IBM has introduced its new Granite 3.2 multi-modal and reasoning model. Granite 3.2 features experimental chain-of-thought reasoning capabilities that significantly improve its predecessor's performance, a new vision language model (VLM) outperforming larger models on several benchmarks, and smaller models for more efficient deployments.
IBM says its Granite 3.2 8B Instruct and Granite 3.2 2B Instruct significantly outperform their 3.1 predecessors thanks to enhanced reasoning capabilities. Instead of providing specialized reasoning models as other companies currently do, IBM chose to include reasoning in their Instruct models as an option that can be toggled on and off depending on the particular task at hand.
One technique IBM is using in Granite 3.2 to build their reasoning capabilities is inference scaling, which is inspired by the idea of letting an LLM generate multiple answers and then pick the best based on some reward model — only, applied to the reasoning process.
In the context of reasoning tasks, this idea of scoring multiple answers to pick the best answer can be applied also to the “chain of thought” that often precedes answer generation.
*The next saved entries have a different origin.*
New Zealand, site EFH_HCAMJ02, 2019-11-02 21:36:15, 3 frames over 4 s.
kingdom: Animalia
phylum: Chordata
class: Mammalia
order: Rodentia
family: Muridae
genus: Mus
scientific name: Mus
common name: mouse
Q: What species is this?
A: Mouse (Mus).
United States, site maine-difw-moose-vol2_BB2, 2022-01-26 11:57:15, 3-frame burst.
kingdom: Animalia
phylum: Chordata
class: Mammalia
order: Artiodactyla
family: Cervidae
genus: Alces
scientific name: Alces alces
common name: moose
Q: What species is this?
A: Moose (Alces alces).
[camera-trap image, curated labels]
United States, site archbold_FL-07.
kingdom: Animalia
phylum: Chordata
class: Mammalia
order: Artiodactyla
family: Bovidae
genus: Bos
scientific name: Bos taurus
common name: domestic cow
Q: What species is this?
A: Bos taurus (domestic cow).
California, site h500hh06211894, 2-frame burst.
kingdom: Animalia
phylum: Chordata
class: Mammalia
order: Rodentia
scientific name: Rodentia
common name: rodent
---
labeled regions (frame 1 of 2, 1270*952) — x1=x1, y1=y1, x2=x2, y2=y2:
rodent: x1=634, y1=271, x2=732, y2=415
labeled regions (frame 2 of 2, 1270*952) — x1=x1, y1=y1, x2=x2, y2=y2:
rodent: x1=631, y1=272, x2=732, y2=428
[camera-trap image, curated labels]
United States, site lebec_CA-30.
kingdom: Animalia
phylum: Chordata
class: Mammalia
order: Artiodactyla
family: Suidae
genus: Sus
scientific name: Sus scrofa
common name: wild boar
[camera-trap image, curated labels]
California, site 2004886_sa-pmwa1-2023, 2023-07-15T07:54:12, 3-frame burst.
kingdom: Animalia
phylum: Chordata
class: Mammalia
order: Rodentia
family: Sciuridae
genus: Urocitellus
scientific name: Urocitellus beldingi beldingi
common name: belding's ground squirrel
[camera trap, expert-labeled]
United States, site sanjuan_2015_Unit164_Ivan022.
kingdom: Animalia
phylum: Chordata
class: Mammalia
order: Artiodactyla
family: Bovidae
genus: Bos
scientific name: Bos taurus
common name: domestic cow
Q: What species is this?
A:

In fact, you don’t need to wait for the entire reasoning to be completed before deciding whether the reasoning was good or not.
IBM's approach advances the one popularized by DeepSeek, which uses one inference model to measure its own progress by also using a search model to explore the reasoning space. So, the process reward model helps the LLM detect and avoid wrong reasoning turns, while the search algorithm makes the process more flexible.
According to IBM, their inference scaling approach is able to boost performance on the MATH500 and AIME2024 math-reasoning benchmarks and let Granite 3.2 outperform much larger models like GPT-4o-0513 and Claude3.5-Sonnet-1022 for single-pass inference.
Granite 3.2 also includes a VLM particularly aimed at document understanding, named Granite Vision 3.2 2B. According to IBM, this lightweight model rivals larger models on enterprise benchmarks, such as DocVQA and ChartQA, but is not intended to be used as a replacement for text-only Granite models. It was trained using a specific dataset, DocFM, that IBM built on curated enterprise data, including general document images, charts, flowcharts, and diagrams.
Another component of the Granite family is Granite Guardian 3.2, a guardrail model able to detect risks in prompts and responses. Guardian 3.2 provides a similar performance to Guardian 3.1 at greater speed with lower inference costs and memory usage, IBM says. It introduces a new feature, verbalized confidence, to assess the potential risk in a more nuanced way by providing a confidence value.
Guardian 3.2 comes in two variants, Guardian 3.2 5B (down from 8B in Granite 3.1) and Guardian 3.2 3B-A800M, with the added optimization of activating only 800 million parameters out of the total three billion at inference time.
As a final note on Granite 3.2, it is worth mentioning that it brings new timeseries models (TTM) supporting weekly and daily forecasting in addition to the minutely to hourly resolutions already supported by its predecessor.
TTM-R2 models (including the new TTM-R2.1 variants) top all models for point forecasting accuracy as measured by mean absolute scaled error (MASE). TTM-R2 also ranks in the top 5 for probabilistic forecasting, as measured by continuous ranked probability score (CRPS).
In its announcement, IBM does not let go unnoticed that its TTM models are "tiny" in comparison to Google’s TimesFM-2.0 (500M parameters) and Amazon’s Chronos-Bolt-Base (205M parameters), which ranks second and third by MASE.
While IBM's announcement appeared an impressive feat to some reddit users, others highlighted the fact that their reported performance may look like overfitting a few benchmarks while ignoring others. Still, although it would be naive to think that such small models (8B and 2B parameters) can be preferable to larger models performing much better overall or for complex tasks like coding, it is true that they may be a good fit for more specialized tasks.
Others speculate about the fact that IBM's offering specifically targets enterprises, where it is important to have legal guarantees in case things go wrong or with potential IP issues with datasets used for training.
All Granite models are licensed under the Apache 2.0 license and available on HuggingFace, watsonx.ai, Ollama, and LM Studio.